Every fifteen minutes she got up, stamped her feet, and swung her arms in an effort to warm up. The tea helped as well. The first hour passed, and she covered a third of the area she had set out for herself. Not bad, she thought, having no illusions about how long and tedious this kind of work could be.

Then the cold and damp seeped into her marrow, and she took more frequent breaks. By four-thirty she’d covered only half the exposed area. Finishing the last of the tea, she imagined Mark back in bed, cozy and warm. “Bugger,” she muttered, smiling to herself, half-hoping he’d wake up, realize where she’d gone, and come join her. He seemed to be a light sleeper, like herself – the legacy of taking night calls.

She went back down on her knees, but her hands shivered so much she couldn’t grip the trowel properly. As much as she wanted to keep going, she’d have to return to her station wagon and warm up.

She rose to her feet and started to walk briskly away from the building.

After no more than a dozen steps, she heard boots crunching on snow behind her. She spun around and saw four men in gaily colored ski outfits charging toward her. They must have come out of the building. “Hold it right there, asshole!” yelled the one closest to her.

Lucy turned and ran, figuring she had a twenty-yard start. More than enough.

“I said stop!”

She accelerated, high-stepping along the trail she’d made coming in.

A stuttering, dry, coughing noise ripped through the air from behind her, and spurts of snow flew into the air farther up the trail.

Oh, shit!

She pulled up, turned, and raised her arms.

“One shout out of you, and I’ll blow your head off,” said the man in the lead, striding up to her and pointing a gun with the stubby cylinder of a silencer right at her forehead. “You’ve been ambushed, sister!”

The others closed in around her, and she could feel their breath on the back of her neck. She recognized one of them from Braden’s party, where he’d served drinks. “What the hell do you think you’re doing?” she demanded, as if a show of outrage would stop the attack.

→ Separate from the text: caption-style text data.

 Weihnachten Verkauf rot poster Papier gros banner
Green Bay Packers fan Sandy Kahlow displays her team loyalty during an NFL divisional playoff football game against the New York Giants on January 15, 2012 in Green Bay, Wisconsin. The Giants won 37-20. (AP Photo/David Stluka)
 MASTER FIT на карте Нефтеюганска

A punch from behind hit her right in the kidney. She bellowed and arched backward, only to have someone grab her by the hair. She managed to stay on her feet, watching for an opening to karate kick the one with the gun.

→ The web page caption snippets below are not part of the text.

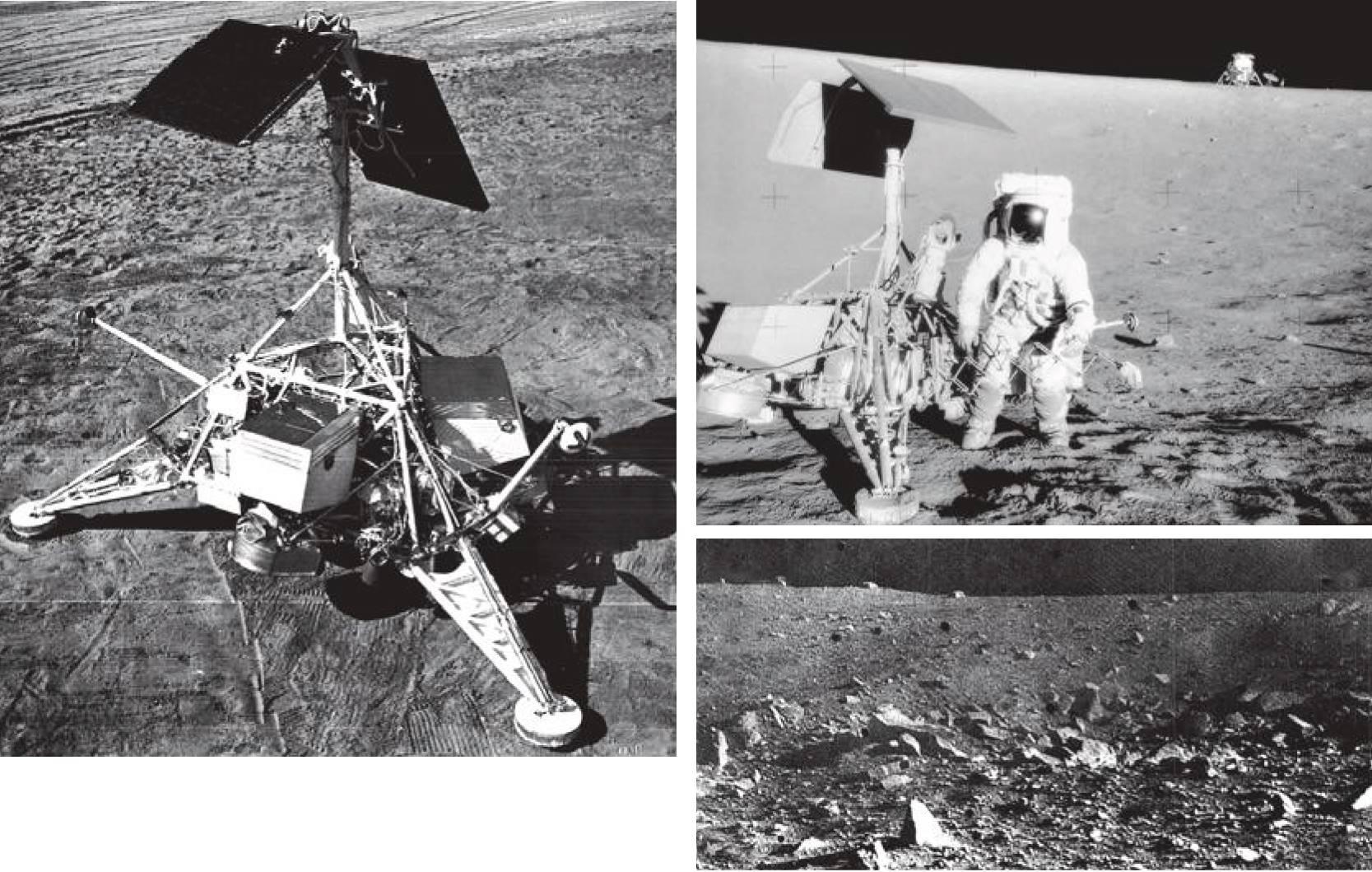 o4 Мифотворцы космической эры | Почему «лунный заговор» несостоятелен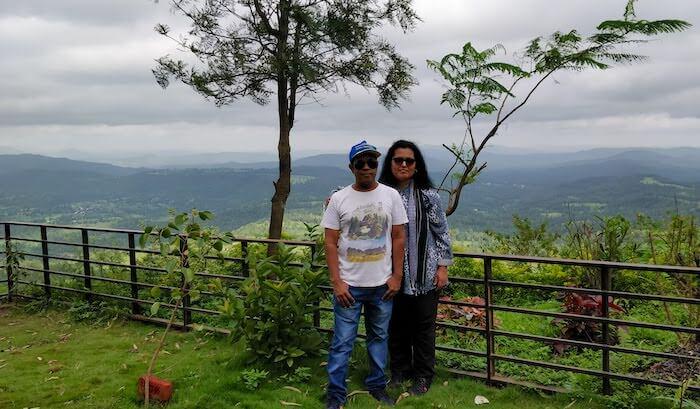 At Toran Hotel in Saputara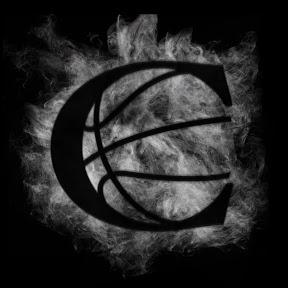CROSSOVER - Historias NBA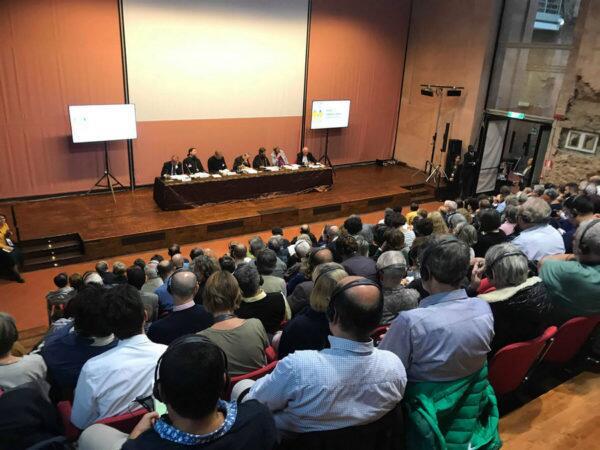 Ομιλητής σε Διεθνές Συνέδριο για την ειρήνη ο Μητροπολίτης Ν. Ιωνίας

“We told you to keep quiet,” repeated a voice in her ear.

“Search her; find her keys,” said the armed man, stepping back out of reach but keeping the muzzle pointed for a shot between her eyes.

The one holding her hair threw her forward to the ground, shoving her face into the snow. He then knelt on her legs and held her arms as the other two roughly groped in her pockets.

“You’ve been played like a violin, sister,” he said. “All so you and Roper would show up here, looking for baby bones that don’t exist. People will just think you two were off on a wild-goose chase and had a horrible accident!”

What the hell! thought Lucy, looking up to see the muzzle still directed at her head.

“I found her keys,” one of the searchers called out, standing up and dangling them in front of the others. “Remember, when you haul her up to remove the chains, cut off every trace of the tape before you dump her back in, and don’t leave any pieces on the ground.”

He sounded as nonchalant as if he were organizing the cleanup after a picnic. What the hell did he mean?

“Where are you going?” the man with the gun asked. “I thought we were still waiting for Roper.”

“You and I might as well take her car and go get him. He must be asleep back at his house. No way he’d have knowingly let her come here on her own.” They started to walk off together, and he gestured at the other two. “Don’t forget to break the board so it looks as if they went through by accident.”

Oh, God, what did they plan to do?

One of the men holding her produced a gun from inside his coat and grinned as he pointed it at her. “You’re going to get cold, real cold now.” With his free hand he pulled a roll of duct tape out of his pocket and handed it to his partner, who still had her pinned from behind with his knees. She heard him rip off a piece, and he slapped it over her mouth. Night before last he’d handed her a glass of champagne.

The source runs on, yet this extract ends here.